RECORDS |
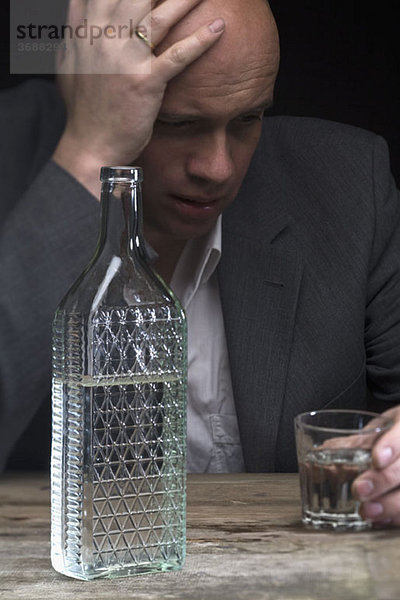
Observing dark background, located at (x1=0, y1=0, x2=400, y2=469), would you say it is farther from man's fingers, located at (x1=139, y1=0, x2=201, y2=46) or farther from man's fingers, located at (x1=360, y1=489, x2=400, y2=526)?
man's fingers, located at (x1=360, y1=489, x2=400, y2=526)

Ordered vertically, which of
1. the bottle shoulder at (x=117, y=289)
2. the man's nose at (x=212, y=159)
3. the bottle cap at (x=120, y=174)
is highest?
the bottle cap at (x=120, y=174)

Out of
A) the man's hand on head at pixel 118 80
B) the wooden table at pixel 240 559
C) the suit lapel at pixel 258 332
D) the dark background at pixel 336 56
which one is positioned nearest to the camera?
the wooden table at pixel 240 559

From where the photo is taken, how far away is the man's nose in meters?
1.49

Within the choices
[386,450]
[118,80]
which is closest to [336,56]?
[118,80]

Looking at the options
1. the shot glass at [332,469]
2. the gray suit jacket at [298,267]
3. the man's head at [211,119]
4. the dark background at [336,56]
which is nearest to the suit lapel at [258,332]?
the gray suit jacket at [298,267]

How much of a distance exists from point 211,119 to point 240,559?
786mm

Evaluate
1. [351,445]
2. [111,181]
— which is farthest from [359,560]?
[111,181]

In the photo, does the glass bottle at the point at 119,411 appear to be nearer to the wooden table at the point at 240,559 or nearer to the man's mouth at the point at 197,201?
the wooden table at the point at 240,559

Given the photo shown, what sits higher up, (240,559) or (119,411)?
(119,411)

WRITTEN INSTRUCTION |
Report every line in the records that contains the word "located", and copy each such line in full.

RESULT OF THE EXERCISE |
Observing dark background, located at (x1=0, y1=0, x2=400, y2=469), would you say it is farther from man's fingers, located at (x1=139, y1=0, x2=201, y2=46) or farther from man's fingers, located at (x1=360, y1=489, x2=400, y2=526)?
man's fingers, located at (x1=360, y1=489, x2=400, y2=526)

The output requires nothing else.